Espera, todo llegará. Me preguntaba qué querría decir con eso del rey de pentáculos, pero ahora lo sé.

– Éste es un tipo muy refinado, más melindroso que Harold. Tiene un montón de títulos y no está en la flor de la juventud, como se suele decir.

El corazón se me aceleró al pensar que podía ser el señor Duncan Forsythe, el ortopeda. No, seguro que no. ¿Un jefe de servicio con una insignificante técnica en radiología? Ni en sueños. Sin embargo, la escuché con la misma atención que Chris Hamilton hubiera prestado a un ministro que supervisara sus votos matrimoniales.

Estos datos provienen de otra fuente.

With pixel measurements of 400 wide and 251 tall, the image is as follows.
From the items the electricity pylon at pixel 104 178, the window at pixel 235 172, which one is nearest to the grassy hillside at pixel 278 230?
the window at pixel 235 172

– Veo una esposa y dos hijos adolescentes. Montones de dinero en la familia. No necesita trabajar, pero trabaja de sol a sol porque es lo único que lo mantiene a flote. La mujer es una arpía, así que lo único que él recibe cuando llega a casa es un plato de comida caliente. No acostumbra a flirtear, pero está totalmente prendado de ti el pobre infeliz.